Text provided:
Mathematics Undergraduate Students at the University of Oxford Use MATLAB for Symbolic Computation and Problem Solving

“When students solve wave problems using the MuPAD notebook they can see, for example, the waves being reflected and how varying the parameters changes the behavior of the solution. That visualization reinforces their understanding and is particularly helpful in self-directed learning.”


Provide first-year mathematics students with a foundation in solving symbolic math problems computationally


Use Symbolic Math Toolbox and its MuPAD notebook interface to teach a year-long course with projects that are tied to other coursework


  • Self-directed learning enabled
  • Course changes streamlined
  • Transferable skills learned
Dr. Catherine Wilkins with a student.

Students at the University of Oxford’s Mathematical Institute are expected to demonstrate the capacity to absorb and apply new ideas, as well as the ability to think and work independently. The first-year course Exploring Mathematics with MuPAD provides students with an early introduction to self-directed learning while building foundational knowledge they will need in their other math and science courses.

Brief 1: Please reproduce the listing word for word, from the line containing "Of the whale's" up to and including the final line of the listing.

Listing:
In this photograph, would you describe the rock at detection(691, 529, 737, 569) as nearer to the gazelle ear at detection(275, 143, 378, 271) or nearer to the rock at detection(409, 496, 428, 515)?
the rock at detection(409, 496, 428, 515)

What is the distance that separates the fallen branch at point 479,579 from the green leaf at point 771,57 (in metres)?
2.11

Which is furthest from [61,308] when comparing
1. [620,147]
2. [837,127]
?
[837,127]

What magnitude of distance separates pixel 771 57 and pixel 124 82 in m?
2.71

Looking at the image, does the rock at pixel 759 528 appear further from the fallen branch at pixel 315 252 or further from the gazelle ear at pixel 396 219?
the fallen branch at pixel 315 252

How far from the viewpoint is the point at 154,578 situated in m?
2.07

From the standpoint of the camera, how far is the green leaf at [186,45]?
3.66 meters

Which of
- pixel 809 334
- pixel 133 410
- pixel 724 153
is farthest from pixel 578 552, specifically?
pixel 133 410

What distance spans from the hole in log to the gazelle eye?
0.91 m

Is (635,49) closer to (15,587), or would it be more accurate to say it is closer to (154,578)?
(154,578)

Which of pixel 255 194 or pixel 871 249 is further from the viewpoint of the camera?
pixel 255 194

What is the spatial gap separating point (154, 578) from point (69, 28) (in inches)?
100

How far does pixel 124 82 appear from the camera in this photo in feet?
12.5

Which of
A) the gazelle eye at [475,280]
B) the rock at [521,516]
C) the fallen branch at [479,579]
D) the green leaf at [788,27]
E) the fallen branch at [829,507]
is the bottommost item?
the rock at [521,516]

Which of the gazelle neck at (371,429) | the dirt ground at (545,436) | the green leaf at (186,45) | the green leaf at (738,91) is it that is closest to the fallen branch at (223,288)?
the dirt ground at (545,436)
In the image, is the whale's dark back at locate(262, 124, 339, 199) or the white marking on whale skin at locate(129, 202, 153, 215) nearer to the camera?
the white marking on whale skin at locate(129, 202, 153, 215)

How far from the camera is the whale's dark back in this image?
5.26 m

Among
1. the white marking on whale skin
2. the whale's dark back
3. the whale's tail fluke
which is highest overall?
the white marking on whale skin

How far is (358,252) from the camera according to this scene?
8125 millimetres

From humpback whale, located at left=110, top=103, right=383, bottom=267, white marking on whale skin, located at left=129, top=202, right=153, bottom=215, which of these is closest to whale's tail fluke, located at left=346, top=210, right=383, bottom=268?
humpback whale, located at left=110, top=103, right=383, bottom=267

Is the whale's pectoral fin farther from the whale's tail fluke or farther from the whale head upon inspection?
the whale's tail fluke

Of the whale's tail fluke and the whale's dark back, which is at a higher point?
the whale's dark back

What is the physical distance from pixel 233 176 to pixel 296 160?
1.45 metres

Brief 2: Write out every bullet-pointed item in the text about Oxford mathematics students using MATLAB.

Complete response 1:
Of the whale's tail fluke and the whale's dark back, which is at a higher point?
the whale's dark back

What is the physical distance from pixel 233 176 to pixel 296 160?
1.45 metres

Complete response 2:
- Self-directed learning enabled
- Course changes streamlined
- Transferable skills learned